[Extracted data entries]
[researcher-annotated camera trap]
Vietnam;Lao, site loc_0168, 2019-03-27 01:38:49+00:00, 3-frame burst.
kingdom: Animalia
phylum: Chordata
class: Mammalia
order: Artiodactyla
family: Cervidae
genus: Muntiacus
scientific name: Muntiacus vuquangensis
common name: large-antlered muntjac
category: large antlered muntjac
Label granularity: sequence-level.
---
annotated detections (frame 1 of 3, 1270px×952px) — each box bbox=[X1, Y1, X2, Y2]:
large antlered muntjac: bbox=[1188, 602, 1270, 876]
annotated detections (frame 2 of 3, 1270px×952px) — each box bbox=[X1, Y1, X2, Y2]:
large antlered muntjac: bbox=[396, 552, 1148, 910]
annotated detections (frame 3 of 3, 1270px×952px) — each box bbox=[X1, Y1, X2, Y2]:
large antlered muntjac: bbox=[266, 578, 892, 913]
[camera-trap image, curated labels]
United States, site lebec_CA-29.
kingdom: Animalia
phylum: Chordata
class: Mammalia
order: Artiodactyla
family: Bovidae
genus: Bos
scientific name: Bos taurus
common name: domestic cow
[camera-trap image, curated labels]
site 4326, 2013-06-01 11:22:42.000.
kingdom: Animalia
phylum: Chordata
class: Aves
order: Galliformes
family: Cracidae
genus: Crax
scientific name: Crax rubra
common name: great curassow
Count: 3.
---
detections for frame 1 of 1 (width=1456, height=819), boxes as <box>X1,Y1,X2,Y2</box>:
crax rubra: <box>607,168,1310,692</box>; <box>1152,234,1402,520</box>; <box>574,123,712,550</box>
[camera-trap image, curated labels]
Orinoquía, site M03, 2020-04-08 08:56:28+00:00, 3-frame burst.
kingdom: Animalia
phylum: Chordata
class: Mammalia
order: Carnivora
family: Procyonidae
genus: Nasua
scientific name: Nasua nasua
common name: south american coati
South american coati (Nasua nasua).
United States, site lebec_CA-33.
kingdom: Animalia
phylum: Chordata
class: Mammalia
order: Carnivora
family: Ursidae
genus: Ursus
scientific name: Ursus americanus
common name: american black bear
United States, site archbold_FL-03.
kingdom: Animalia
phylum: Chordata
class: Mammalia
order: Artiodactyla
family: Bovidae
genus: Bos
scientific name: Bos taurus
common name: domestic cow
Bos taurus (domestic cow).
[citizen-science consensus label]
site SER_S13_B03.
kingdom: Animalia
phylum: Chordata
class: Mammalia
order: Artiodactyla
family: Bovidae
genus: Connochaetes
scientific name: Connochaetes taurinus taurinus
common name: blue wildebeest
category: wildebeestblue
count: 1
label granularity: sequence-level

EXERCISE PROMPT | From the data, pick out every line that includes "family".

WRITTEN RESPONSE |
family: Cervidae
family: Bovidae
family: Cracidae
family: Procyonidae
family: Ursidae
family: Bovidae
family: Bovidae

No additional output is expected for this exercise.